After pushing PLAY, how long are you willing to wait to be able to develop an idea of what’s going on?
Most people want to know in the first few minutes where this journey might take them, as in: “OK, I get it what this movie’s about. This loose-cannon cop is going to have to catch some bad guys and survive an internal affairs investigation and fix his failing marriage all at once, while his beleaguered captain questions his every move. Good thing he’s got a wise-cracking partner.”
You want to know these things early. You don’t want to find yourself half-way through the film, still asking, “OK. What’s this movie about? Who are these people and why are they on my television screen?”
In the same way, your listeners want to know early on what your message is about and where it might be going. I said might because you don’t have to give away the ending in the introduction. Just give them a general idea of the direction you plan to go.
You need to do this in the first few minutes of your message, as you introduce your sermon worthy problem and issue your call to greatness. This lets the listener know what to expect.
3. Good structure is simple to sort and file.
More on the movie comparison.
As events begin to unfold in the second act, the viewer needs to be able process each plot point in terms of how they fit into the overall story. There will be plenty of twists and turns and surprises along the way.
For this reason, when something important happens, the viewer needs to know it, so they can see that the movie is going where it originally set out to go. Otherwise, your action-packed adventure starts looking like an indie-house art film.
Here’s my point. You need to map out the progress of the message for your listener. You may make a dozen or so noteworthy statements in the course of your sermon; make sure your most essential ideas are too clear to miss.
This can be as simple as saying, “Firstly, secondly, thirdly,” — though some preachers don’t like to do that.
At the very least, call out key “plot points” by saying something along the lines of, “I want to take note of this…” Or, “This next idea is essential to understanding what forgiveness involves…” Or, “This can be a turning point in learning how to practice forgiveness…” And so on.
I can’t count the times I have found myself at the half-way point in listening to a sermon, thinking, “I’m not sure how what he’s saying now relates to what he said before. I have no idea where this message is headed, or even what it’s about.”

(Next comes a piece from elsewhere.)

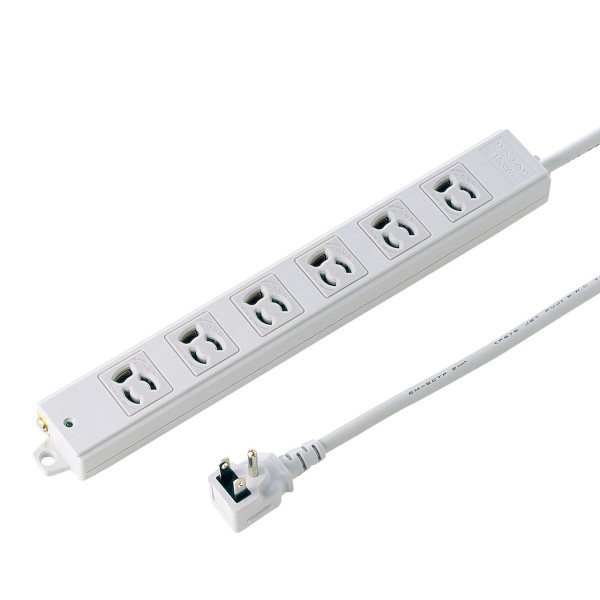 【TAP-KE6L-1】サンワサプライ　工事物件タップ（6個口・1m）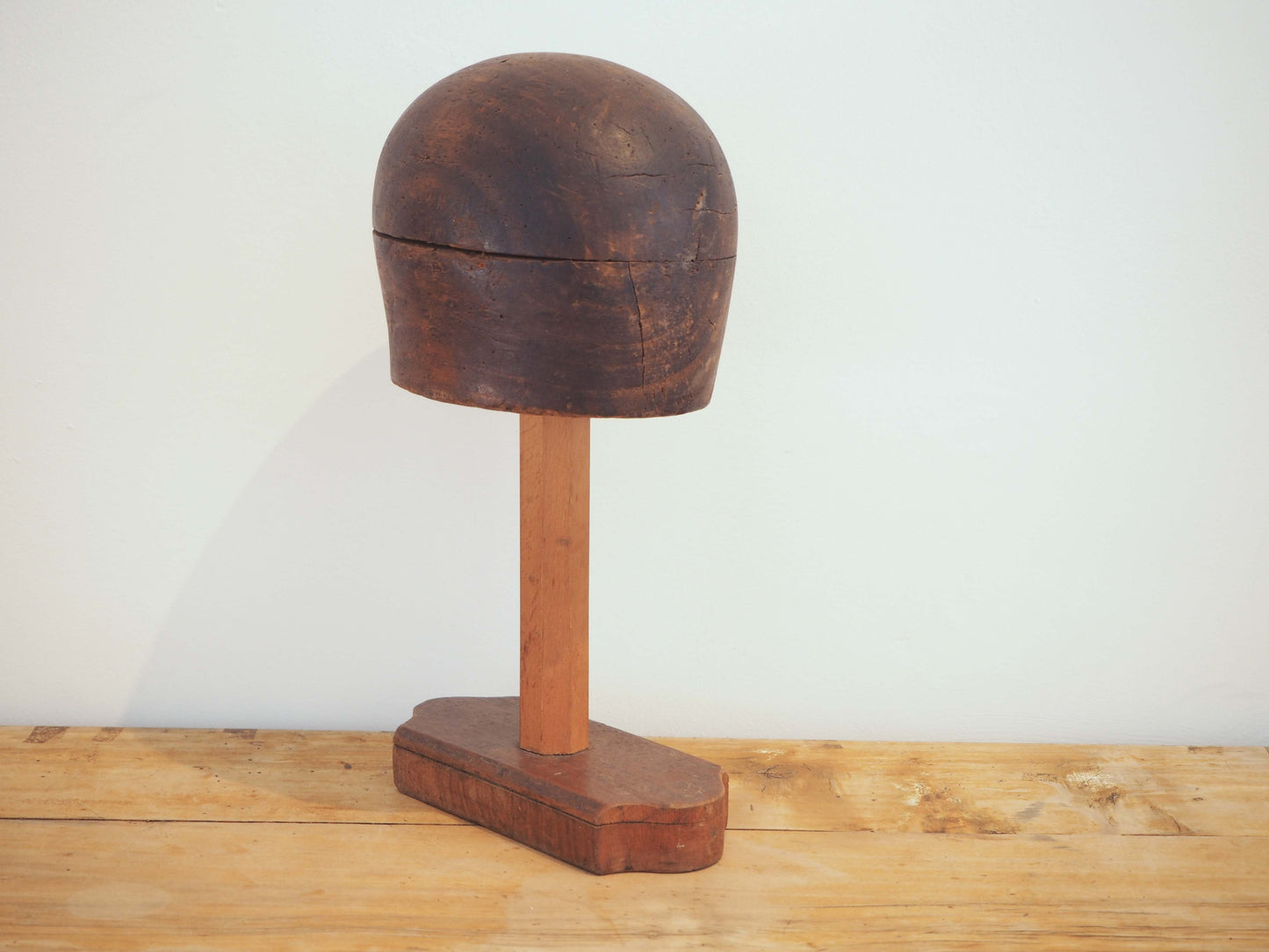 Antique Vintage French Wooden Millinery Hat Stand / Haberdashery Shop Display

A sermon need not be a mystery ride. Your exposition, your stories, and your major points need to be moving in a discernible direction. Your listener needs to be able to make sense of each step along the way, understanding how this point relates to the whole.
At any point in your message you want your listener to be able to hear what you’re saying now and understand how it is connected to what you were saying before and how it will lead into what you’re saying next.
When it comes to structure, basic is better.
There’s no point in trying to re-invent the wheel. You can’t beat the introduction / body / conclusion format. Neither can you beat the 1-2-3 format for the body.
Make no mistake: your content is the most powerful part of your message. But it must be presented in the context of an intuitive, identifiable structure. Keep your structure simple so that your outstanding content will be sure to find its way into your listener’s heart.